Tratamiento de la tendinitis tibial posterior

Esta enfermedad afecta a entre el 3,3% y el 10% de la población. Es más frecuente en mujeres de entre 40 y 50 años y suele afectar a un solo pie. Es posible que el dolor aumente al correr, saltar o incluso al caminar.

El estrés repetitivo y las pequeñas lesiones hacen que la respuesta normal de curación del tendón sea más lenta. Esto puede dar lugar a que las lesiones se produzcan dentro del tendón a un ritmo más rápido de lo que el cuerpo puede curarlas. Esto puede provocar el debilitamiento del tendón. Un tendón debilitado puede ser más vulnerable a las lesiones.

Los consejos que se dan a continuación se centran en ayudarle a recuperar la actividad normal. La gran noticia es que los síntomas de la mayoría de las personas mejoran. Los tendones pueden tardar en curarse, por lo que la mejoría puede tardar varios meses.

La forma en que gestiones la carga a través del tendón será clave para el proceso de curación. Debe reducir la carga aumentando la fuerza del tendón y, a continuación, fortalecer gradualmente el músculo/tendón para volver a la situación anterior a los síntomas.

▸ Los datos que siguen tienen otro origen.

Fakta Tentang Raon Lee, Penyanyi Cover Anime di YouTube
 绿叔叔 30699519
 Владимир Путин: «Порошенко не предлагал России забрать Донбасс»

Calzado: El mejor apoyo para el tendón tibial posterior es cambiar a zapatillas de deporte cómodas o botas de montaña con un ligero tacón. Los zapatos muy planos pueden agravar los síntomas, sobre todo si también tiene los músculos de la pantorrilla tensos. Es importante tener en cuenta que los zapatos con suelas flexibles suelen ofrecer menos apoyo al pie y pueden aumentar la tensión en los tejidos blandos del pie y el tobillo. Si su calzado lleva cordones, asegúrese de que están bien atados.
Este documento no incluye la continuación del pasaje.